◆ Task directions ◆
Beginning at the line that contains "Tanzania, site P08, 2011-11-18", transcribe every line up to the last one in the material below. Include no other lines.

---------- Given data

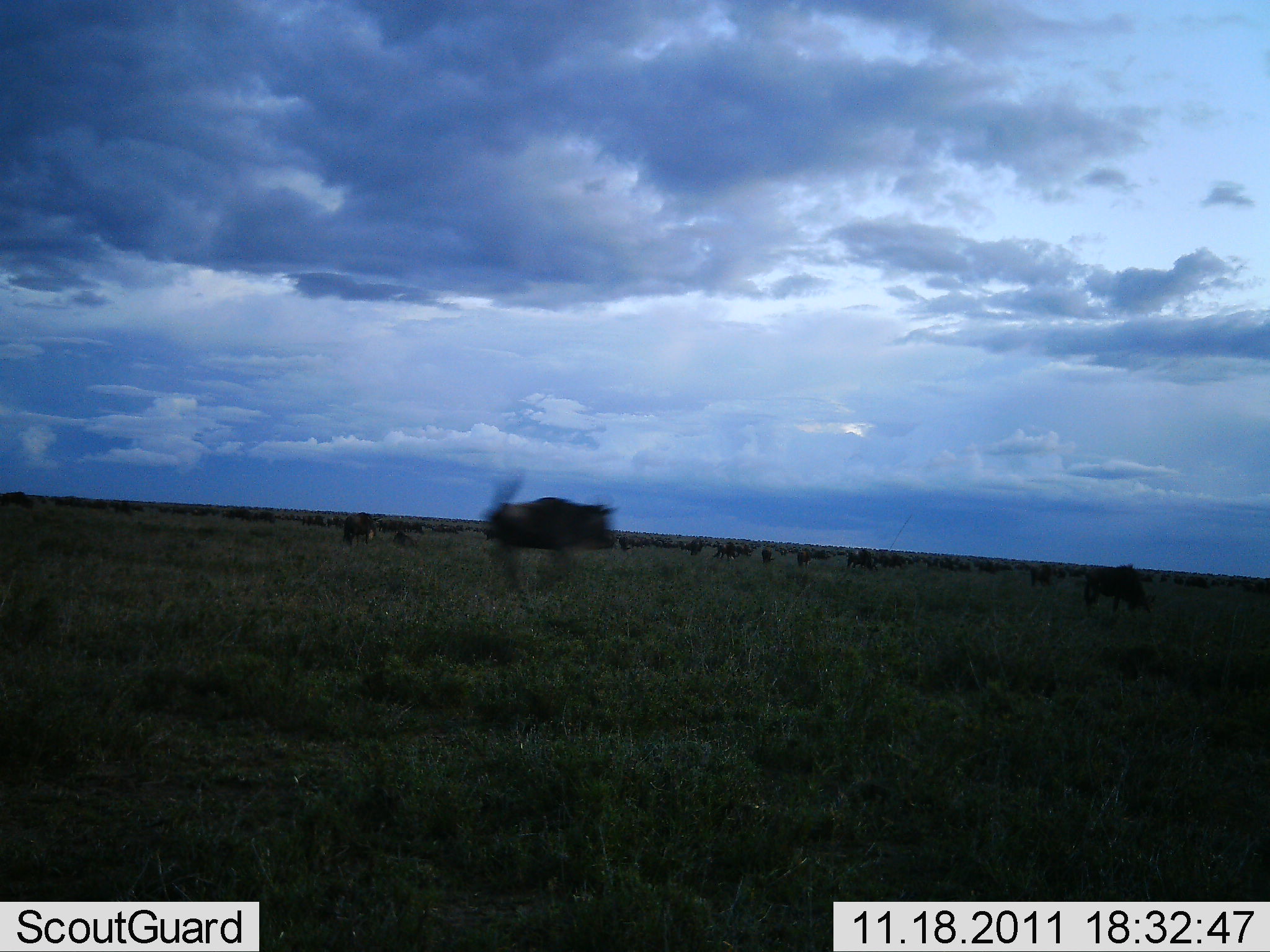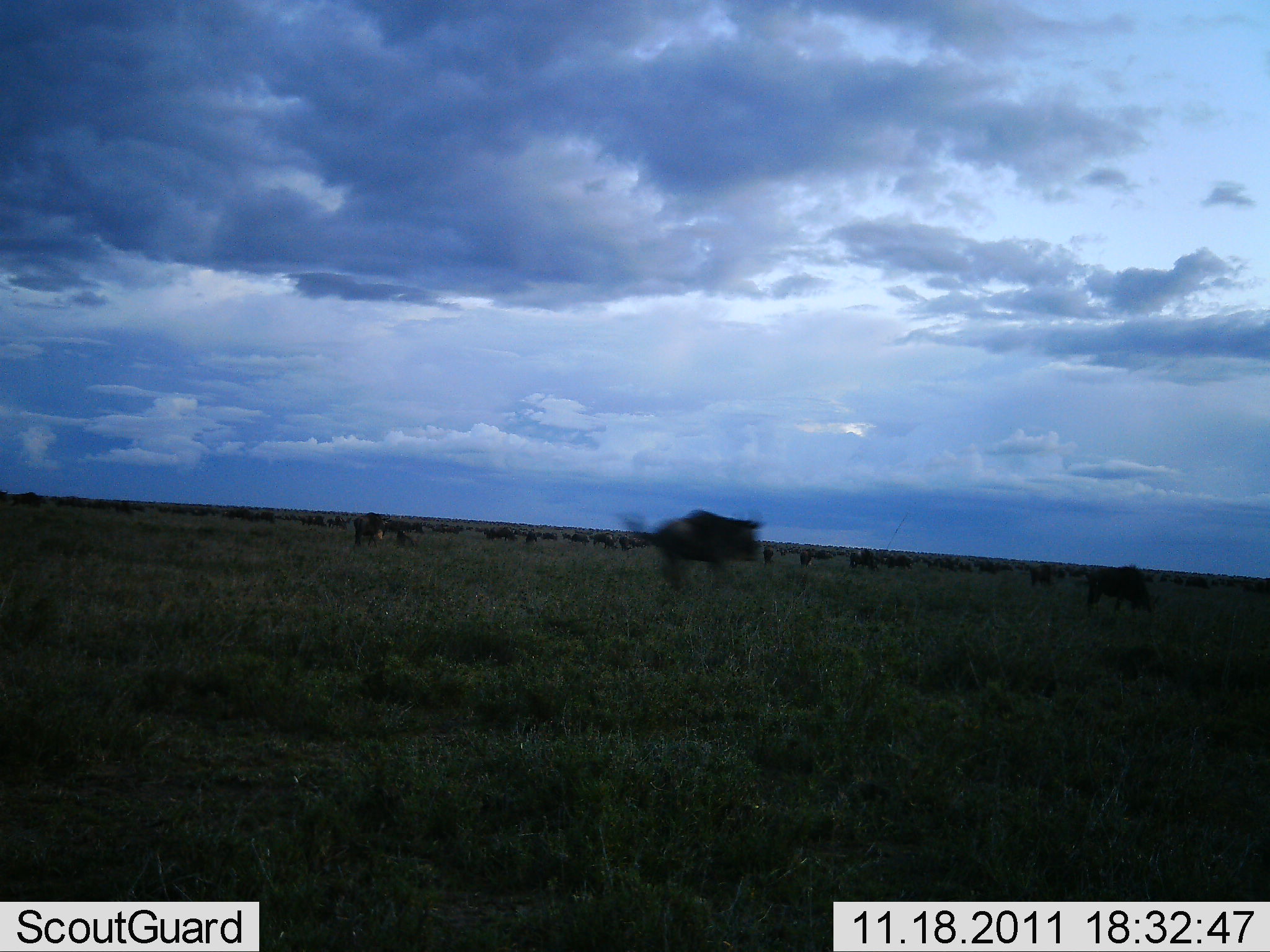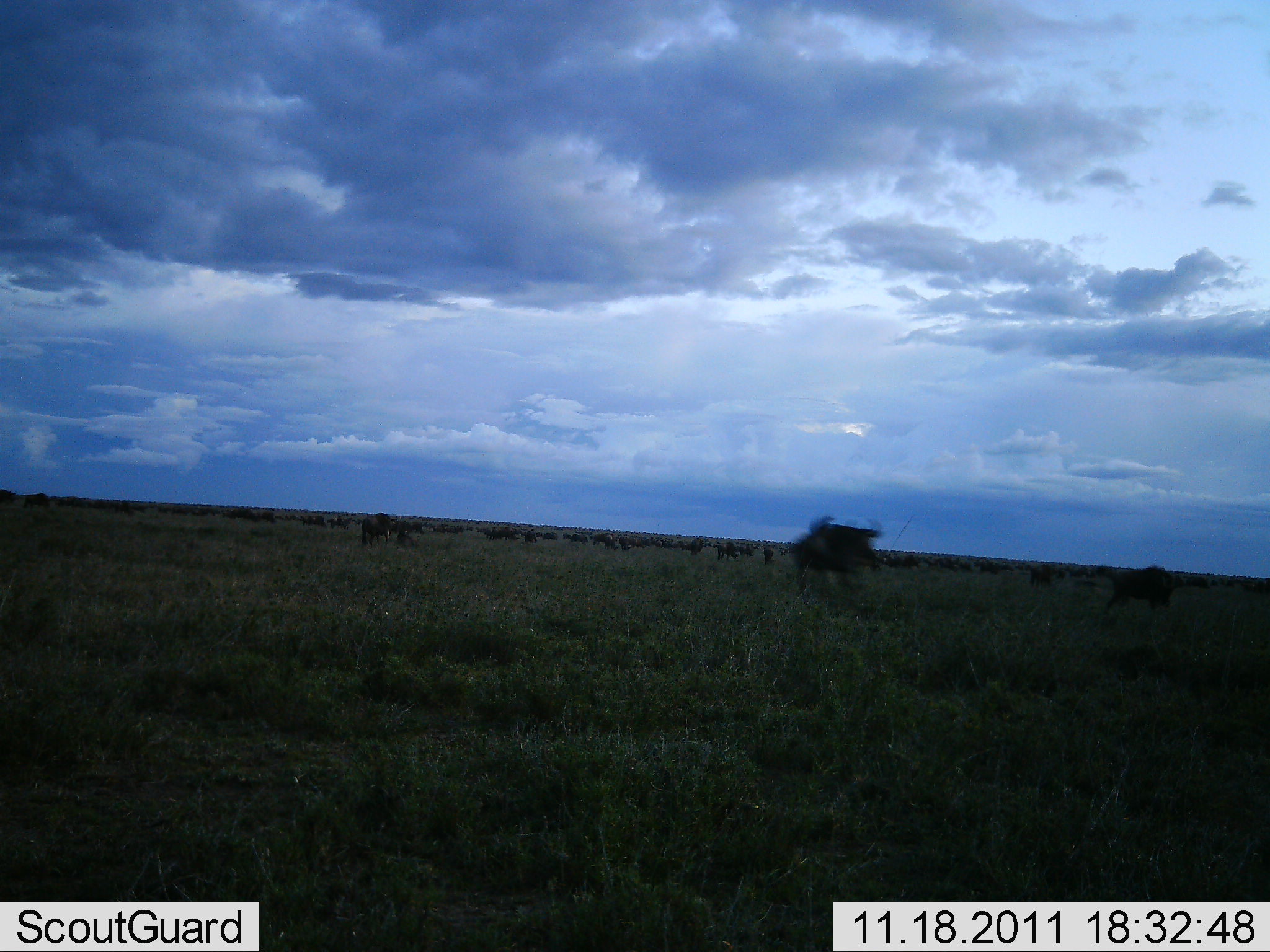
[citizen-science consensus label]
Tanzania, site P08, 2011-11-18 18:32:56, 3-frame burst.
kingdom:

--------------------

◆ Solution to the exercise ◆
Tanzania, site P08, 2011-11-18 18:32:56, 3-frame burst.
kingdom:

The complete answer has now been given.